The Global Network of Director Institutes (GNDI) inaugural Global Director Survey 2018 took the pulse of more than 2000 directors from 17 member organisations — representing Africa-Middle East, the Americas, Asia-Pacific and Europe — aiming to get insights across a range of economic, business and governance issues.
The survey found that 45 per cent of global directors were mostly confident or very confident about business and the prospects for growth in 2019. Europe had the most confident directors at 59 per cent, while business confidence was lower in Africa-Middle East at 44 per cent.
Big data and data privacy: benefits
Big data top-scored for technological disruptors in all regions, with 63 per cent of directors expecting their organisations to be impacted in the next two years. Big data has been a hot topic of conversation among directors, highlighted by the recent introduction of mandatory data breach reporting laws in various countries.
However, the survey showed that currently only 28 per cent of boards use big data in decision-making. An understanding of big data, along with technological disruptors such as the Internet of Things (IoT), blockchain and artificial intelligence (AI), ensures boards are able to develop a coherent data strategy that can effectively mine endless amounts of information. Data privacy and security form critical components of strategies like these — which 37 per cent of directors reported having limited or no understanding of.

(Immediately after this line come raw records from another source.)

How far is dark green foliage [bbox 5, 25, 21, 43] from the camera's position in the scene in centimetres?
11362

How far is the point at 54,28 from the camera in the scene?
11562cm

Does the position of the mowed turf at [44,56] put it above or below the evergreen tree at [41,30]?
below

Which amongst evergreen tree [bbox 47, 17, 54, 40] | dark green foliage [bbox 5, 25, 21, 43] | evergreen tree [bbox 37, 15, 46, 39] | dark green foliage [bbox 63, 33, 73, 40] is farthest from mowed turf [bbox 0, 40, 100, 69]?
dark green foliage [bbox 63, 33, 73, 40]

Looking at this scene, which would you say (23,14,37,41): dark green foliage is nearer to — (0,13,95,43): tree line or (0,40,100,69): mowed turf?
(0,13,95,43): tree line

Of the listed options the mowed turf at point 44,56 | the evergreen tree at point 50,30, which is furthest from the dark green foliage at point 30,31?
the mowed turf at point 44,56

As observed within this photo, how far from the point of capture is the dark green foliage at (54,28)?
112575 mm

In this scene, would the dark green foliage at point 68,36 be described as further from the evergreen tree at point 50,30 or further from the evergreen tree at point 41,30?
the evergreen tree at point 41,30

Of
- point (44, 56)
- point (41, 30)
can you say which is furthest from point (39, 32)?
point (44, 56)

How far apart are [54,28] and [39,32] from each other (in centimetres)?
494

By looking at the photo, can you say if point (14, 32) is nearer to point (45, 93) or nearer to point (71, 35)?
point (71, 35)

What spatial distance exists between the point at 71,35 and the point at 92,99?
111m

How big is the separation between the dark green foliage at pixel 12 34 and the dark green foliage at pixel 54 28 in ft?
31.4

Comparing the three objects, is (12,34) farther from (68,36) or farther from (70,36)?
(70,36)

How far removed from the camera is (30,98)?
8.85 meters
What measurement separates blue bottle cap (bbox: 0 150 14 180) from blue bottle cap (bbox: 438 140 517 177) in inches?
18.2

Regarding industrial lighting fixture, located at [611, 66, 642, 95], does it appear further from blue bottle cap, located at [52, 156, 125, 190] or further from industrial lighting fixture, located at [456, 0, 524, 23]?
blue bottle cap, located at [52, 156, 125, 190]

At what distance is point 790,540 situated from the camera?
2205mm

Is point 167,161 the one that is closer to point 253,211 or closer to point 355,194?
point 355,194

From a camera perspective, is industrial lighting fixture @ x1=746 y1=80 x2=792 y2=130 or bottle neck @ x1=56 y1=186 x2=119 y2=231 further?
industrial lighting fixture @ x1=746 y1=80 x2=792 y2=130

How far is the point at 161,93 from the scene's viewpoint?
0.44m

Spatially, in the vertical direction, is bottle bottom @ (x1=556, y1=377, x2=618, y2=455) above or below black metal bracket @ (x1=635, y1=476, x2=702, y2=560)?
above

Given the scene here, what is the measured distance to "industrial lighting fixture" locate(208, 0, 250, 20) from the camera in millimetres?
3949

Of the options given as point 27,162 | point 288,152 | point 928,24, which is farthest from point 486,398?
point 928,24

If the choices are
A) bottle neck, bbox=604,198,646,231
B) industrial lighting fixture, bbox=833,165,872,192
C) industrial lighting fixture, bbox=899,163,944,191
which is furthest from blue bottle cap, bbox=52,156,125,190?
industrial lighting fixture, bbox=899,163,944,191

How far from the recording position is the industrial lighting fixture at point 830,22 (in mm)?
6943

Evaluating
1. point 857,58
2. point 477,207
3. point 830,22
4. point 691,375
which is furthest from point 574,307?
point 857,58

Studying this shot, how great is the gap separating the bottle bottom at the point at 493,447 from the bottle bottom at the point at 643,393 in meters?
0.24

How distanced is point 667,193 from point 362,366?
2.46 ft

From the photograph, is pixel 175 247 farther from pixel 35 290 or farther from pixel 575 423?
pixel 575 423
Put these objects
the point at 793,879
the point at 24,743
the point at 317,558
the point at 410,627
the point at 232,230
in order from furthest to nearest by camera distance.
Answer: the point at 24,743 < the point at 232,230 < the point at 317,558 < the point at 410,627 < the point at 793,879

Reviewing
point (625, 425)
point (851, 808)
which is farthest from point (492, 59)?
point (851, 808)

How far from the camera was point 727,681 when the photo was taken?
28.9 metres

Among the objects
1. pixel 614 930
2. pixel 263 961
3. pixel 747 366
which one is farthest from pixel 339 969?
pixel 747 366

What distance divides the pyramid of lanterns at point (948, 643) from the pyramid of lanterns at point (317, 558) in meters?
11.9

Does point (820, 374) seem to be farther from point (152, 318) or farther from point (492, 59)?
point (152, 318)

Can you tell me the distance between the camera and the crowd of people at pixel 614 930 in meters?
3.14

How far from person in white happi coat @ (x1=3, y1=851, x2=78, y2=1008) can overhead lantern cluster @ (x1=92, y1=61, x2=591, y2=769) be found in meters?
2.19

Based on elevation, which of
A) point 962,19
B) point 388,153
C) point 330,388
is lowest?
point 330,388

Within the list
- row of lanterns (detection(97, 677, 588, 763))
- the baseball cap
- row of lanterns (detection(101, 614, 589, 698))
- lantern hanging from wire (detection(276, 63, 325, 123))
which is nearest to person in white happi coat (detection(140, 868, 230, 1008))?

GNDI chair Angela Cherrington notes that boards have a key leadership and oversight role in data governance. “For a board to ask management the right questions and hold management to account, they need to understand and address data privacy and cybersecurity issues as they arise,” she says.
Board recruitment and diversity: how to get there
Fifty-nine per cent of directors viewed skills as very important in their latest board recruitment, coming in just behind background and experience at 62 per cent. While boards look for a broad range of skills and experiences when recruiting, the figures around diversity left room for concern. Only 51 per cent of directors viewed gender diversity as important, fairly important or very important.
Diversity and inclusion in organisations ranked sixth of relevant environmental, economic and social issues that affect organisations’ strategies and activities — behind ethical behaviour, community engagement and employee health and safety.
Edward Palmisano MAICD, the AICD’s head of International, regularly discusses diversity with directors around the world — from Dubai to Hong Kong to Fiji.
“When discussing diversity we see different responses, from high levels of diversity in places like Norway due to legislated quotas, to deeper cultural barriers that limit diversity in other countries,” he says.
Social and environmental issues: part of business
Ethical behaviour (72 per cent), health and safety (65 per cent) and employee engagement (57 per cent) were the three most relevant environmental and social issues and risks among surveyed directors. However, the report revealed many environmental issues and risks were not prioritised, including climate change (57 per cent), carbon-related issues (67 per cent), resource scarcity (56 per cent) and depletion of fossil fuels (70 per cent).
Cherrington says these issues speak to the long-term sustainability of organisations and should be part of a board’s strategy when considering alternative future scenarios. “The environment, climate change, carbon-related issues and resource management will become more important, and part of the conversation for more countries as the Paris Accord and United Nations Sustainable Development Goals get more attention.”